Uterotonic agents may be used at different dosages and administered by different routes. We used 400 μg of intra-rectal misoprostol and 10 IU/hour of intravenous oxytocin to achieve uterine contraction and decrease intra-operative blood loss. We chose this method because the route of administration and dosage of drugs had a low incidence of side effects and because these drugs are commonly used to prevent postpartum haemorrhage and reduce intra-operative blood loss during caesarean section, showing them to be clinically convenient and feasible. Furthermore, the pharmacokinetics of these misoprostol and oxytocin dosages and routes are well known.5–7
The most common side effects of misoprostol are nausea, diarrhoea, pyrexia and shivering. The risk of hypertension, nausea and vomiting is less with oxytocin alone.5 Their synergistic effect, however, may achieve more effective uterine contractility. In our study, although the side effects of fever and vomiting were seen after LAVH, the difference between the two groups did not reach statistical significance. The reason for this might have been that while we administered the uterotonic agents during surgery, the patients were either still anesthetised or under the effects of an analgesic. In the literature, side effects of misoprostol were seen within 90 minutes, and for oxytocin 3 minutes, after they were administered in patients who were not anesthetised.13,14 Whether general anaesthesia modifies the rate of misoprostol and oxytocin side effects remains unknown. Fortunately, all side effects were self-limiting. Based on our experience, combining rectal misoprostol and intravenous oxytocin as uterotonic agents for use in LAVH appears to be safe.

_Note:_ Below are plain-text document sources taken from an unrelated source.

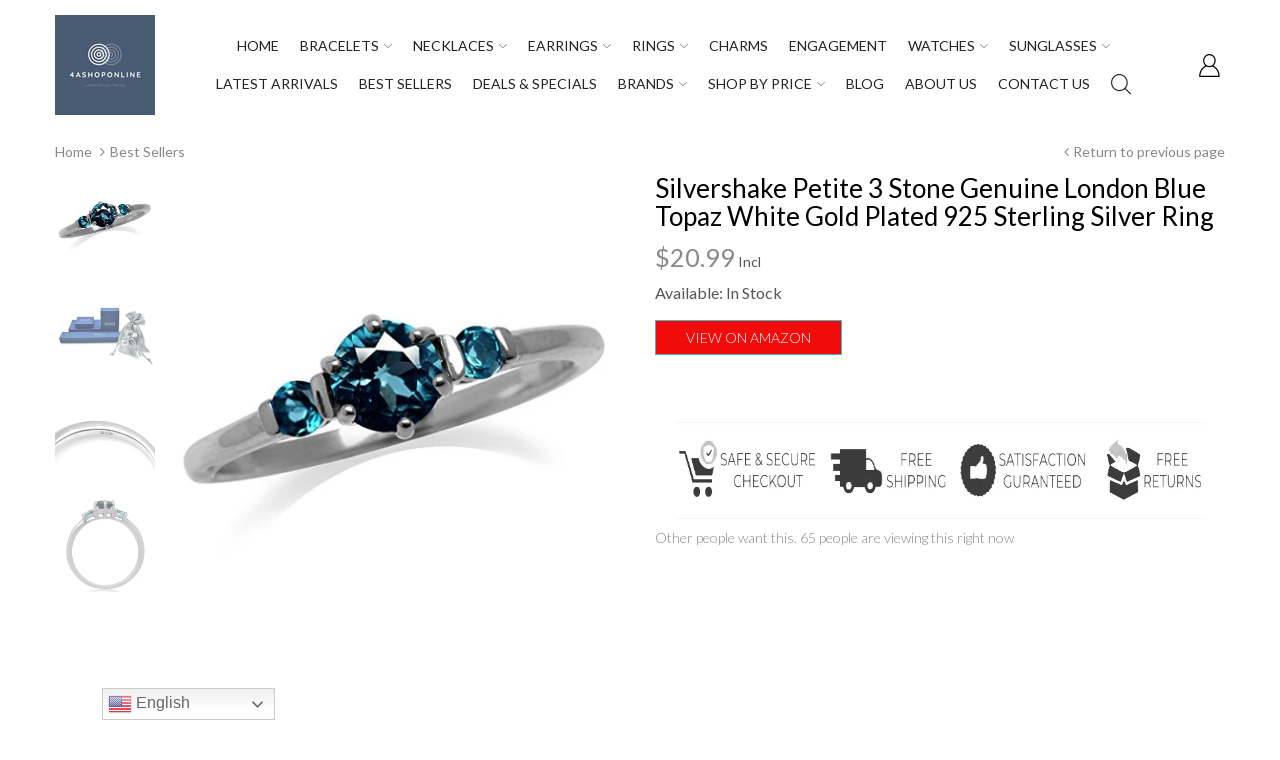

--- FILE ---
content_type: text/html; charset=utf-8
request_url: https://www.google.com/recaptcha/api2/aframe
body_size: 267
content:
<!DOCTYPE HTML><html><head><meta http-equiv="content-type" content="text/html; charset=UTF-8"></head><body><script nonce="Z6mDiHrj127D-uf8JNLJZg">/** Anti-fraud and anti-abuse applications only. See google.com/recaptcha */ try{var clients={'sodar':'https://pagead2.googlesyndication.com/pagead/sodar?'};window.addEventListener("message",function(a){try{if(a.source===window.parent){var b=JSON.parse(a.data);var c=clients[b['id']];if(c){var d=document.createElement('img');d.src=c+b['params']+'&rc='+(localStorage.getItem("rc::a")?sessionStorage.getItem("rc::b"):"");window.document.body.appendChild(d);sessionStorage.setItem("rc::e",parseInt(sessionStorage.getItem("rc::e")||0)+1);localStorage.setItem("rc::h",'1768880700472');}}}catch(b){}});window.parent.postMessage("_grecaptcha_ready", "*");}catch(b){}</script></body></html>

--- FILE ---
content_type: text/javascript
request_url: https://4ashoponline.com/cdn/shop/t/4/assets/admin-panel.js?v=155494789685622388131629117992
body_size: 152
content:
if(window.frameElement){let e="";const t="https://cdn.arenacommerce.com/admin-help/xstore/assistant.js";function jsonReady(){e=json.icon_youtube,setNewSectionImages()}function setHeaderStyleImg(e,t){let n=e.parents(".theme-setting"),a=$(`<img class="header-style-image" src="${t}" alt="header style image">`).css("margin-top","10px");n.find("img").length?(n.find("img").remove(),n.append(a)):n.append(a)}function setIconYoutube(t,n){let a=t.find(".te-panel__header >h2"),s=json.youtube[n];0==a.find("img").length&&(a.append(e),a.find("img").attr("data-link",s).click(function(){window.open($(this).attr("data-link"),"_blank")}))}function setNewSectionImages(){$(parent.document.getElementsByClassName("theme-editor__add-section")).map((e,t)=>{let n=$(t).attr("data-new-section"),a=$(t).find(".theme-editor__add-section-item"),s=(n=n.replace(/(\{|\}|\")/gm,"")).match(/type:\s*.+(?=,)/gm);if((n=s?s[0].replace("type:","").trim():"")&&n in json.images&&!a.find(".section-sample-image").length){let e=$(`<img class="section-sample-image" src="${json.images[n]}" alt="section image">`);e.css({marginTop:"10px",width:"100%"}),a.append(e).css("padding","15px")}})}$(document).ready(function(){setTimeout(function(){let e=$(parent.document.getElementsByClassName("te-panel")),t=null;e.each(function(e,n){"dear-valued-customer"===$(n).attr("data-panel-slug")&&(t=$(n))});let n=t.find(".next-card__section");n.length&&$.ajax({url:"//xadmin.arenacommerce.com/api/support-content",dataType:"html text",success:function(e){let t=$(e);n.find(".support-content").length||n.append(t)},error:function(e){}}),$(parent.document).off("click.arn").on("click.arn",".theme-editor-action-list > li",e=>{setTimeout(()=>{let e=parent.document.getElementsByClassName("te-panel--is-active");if($(e).length){let t=$(e).attr("id");if("add-section-panel"!==t){if(t.match(/section-.*/gm)){if((t=t.replace("section-","").replace(/-[0-9]+/g,""))in json.youtube&&setIconYoutube($(e),t),"header-header"===t&&"header_styles"in json){let t=$(e).find('*[name="settings[sections][header][settings][header_style]"]'),n=t.val()-1;json.header_styles[n]?setHeaderStyleImg(t,json.header_styles[n]):t.parents(".theme-setting").find("img").remove(),t.off("change.arn").on("change.arn",e=>{let t=e.currentTarget.value-1;json.header_styles[t]?setHeaderStyleImg($(e.currentTarget),json.header_styles[t]):$(e.currentTarget).parents(".theme-setting").find("img").remove()})}if("header-header"===t&&"mobile_header_styles"in json){let t=$(e).find('.theme-setting--range__slider[name="settings[sections][header][settings][mobile_header_style]"]'),n=t.val()-1;json.mobile_header_styles[n]?setHeaderStyleImg(t,json.mobile_header_styles[n]):t.parents(".theme-setting").find("img").remove(),t.off("change.arn").on("change.arn",e=>{let t=e.currentTarget.value-1;json.mobile_header_styles[t]?setHeaderStyleImg($(e.currentTarget),json.mobile_header_styles[t]):$(e.currentTarget).parents(".theme-setting").find("img").remove()})}}$(e).attr("data-panel-slug")}}},1e3)})},3e3);var e=document.createElement("script");e.setAttribute("src",t),e.setAttribute("crossorigin","anonymous"),e.onload=jsonReady,document.body.appendChild(e)})}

Combined use of misoprostol and oxytocin appeared to be beneficial in reducing blood loss during LAVH for large uterine myomas; they seemed to be equally effective during LAVH as they are during caesarean section. Based on the wide application of uterotonics in obstetrics, our study on their use in LAVH indicates that the use of rectal misoprostol and intravenous oxytocin to reduce haemorrhage is both reliable and effective, especially when the uterus is large. In our study, intra-operative blood loss increased with increasing uterine weight. The effect of reduced blood loss might be more obvious in conditions when heavy haemorrhage and/or long operation time were expected, such as in large myomatous uterus.
The study was supported by grant TSGH-C92-72 from Tri-service General Hospital and C.Y. Foundation, Taipei, Taiwan.